Design homes that are greener
Architects can design homes that are more energy efficient and more sensitive to the environment. Usually, the two activities go hand in hand. However, in order to have homes whose design is “greener,” takes clients who take the time to understand the implications of being more “green.” It is not just a trendy buzzword. It takes a commitment, usually of increased financial responsibility, to participate in a meaningful sense. Energy efficiency has got to be at the top of the list. This affects so many things, including your own monthly pocketbook, that it becomes a logical first choice for having homes that are tighter and more thermally resistive.
There are also ground-breaking improvements of certain devices that most of us take for granted. For instance, hot water heaters. There have been major changes and improvements with these humble heaters of water during the last decade. There are now tankless hot water heaters, that only heat the water when it is demanded. They heat the water instantaneously, thereby saving the energy that would have normally gone into heating the water all the time, day and night, in a large tank, that constantly needs more heat energy put into the large tank of water.
Also, a very clever idea is a Heat Pump water heater. This is a very smart idea, using waste heat to produce hot water.

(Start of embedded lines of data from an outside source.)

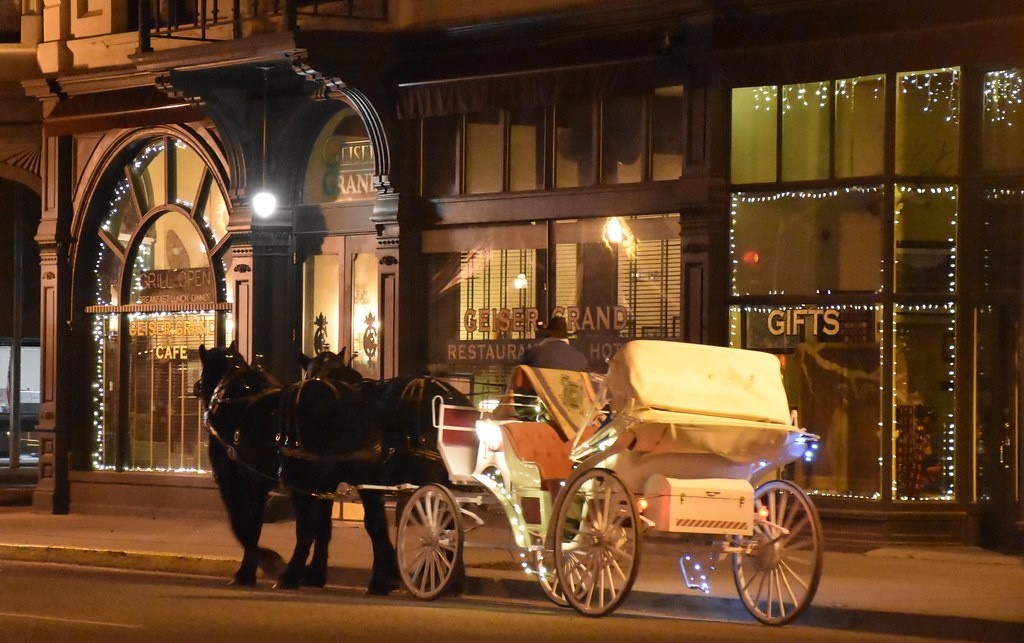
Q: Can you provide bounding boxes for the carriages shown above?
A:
[194,335,828,619]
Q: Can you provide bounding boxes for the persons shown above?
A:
[514,315,587,412]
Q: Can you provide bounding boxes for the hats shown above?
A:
[536,317,576,338]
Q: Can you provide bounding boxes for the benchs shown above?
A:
[488,364,610,421]
[569,340,793,495]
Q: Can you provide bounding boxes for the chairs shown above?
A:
[499,422,572,546]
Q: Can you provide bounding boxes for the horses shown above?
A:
[193,338,476,597]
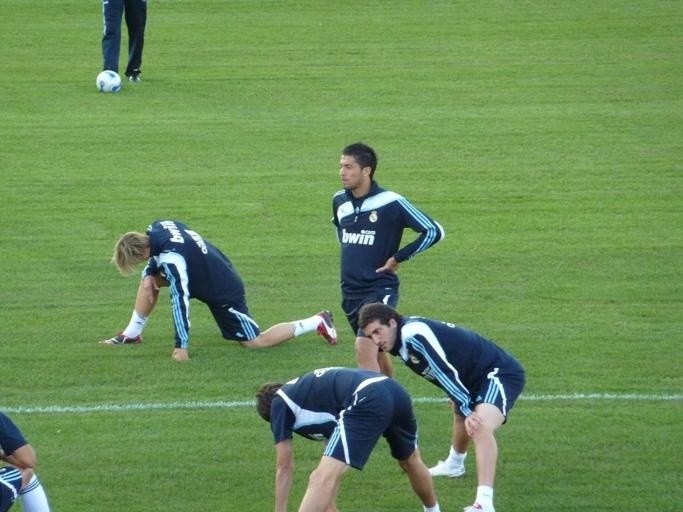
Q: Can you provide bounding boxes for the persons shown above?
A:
[99,220,338,361]
[101,1,147,83]
[0,413,48,512]
[254,367,441,512]
[330,144,445,377]
[358,302,525,512]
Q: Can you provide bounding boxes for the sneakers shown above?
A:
[316,310,337,345]
[129,69,141,81]
[463,504,494,512]
[98,334,141,344]
[429,460,465,478]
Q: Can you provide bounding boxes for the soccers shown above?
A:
[96,70,122,92]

General Electric is one of the creators of this new technology (see photo pictured to left). This results in a much more efficient method of heating the water in your tank.
And let’s not forget your doors and windows. Double pane glass with a Low-E coating is a much better alternative than “going bare” with single pane ordinary glass.
There are many more green, energy efficiency and environmental aspects to the design of green homes. Please look around this website to see more. Thank you.
All of these newer systems, along with tried and true approaches as well, can help make your house more environmentally responsive, and yes, Green.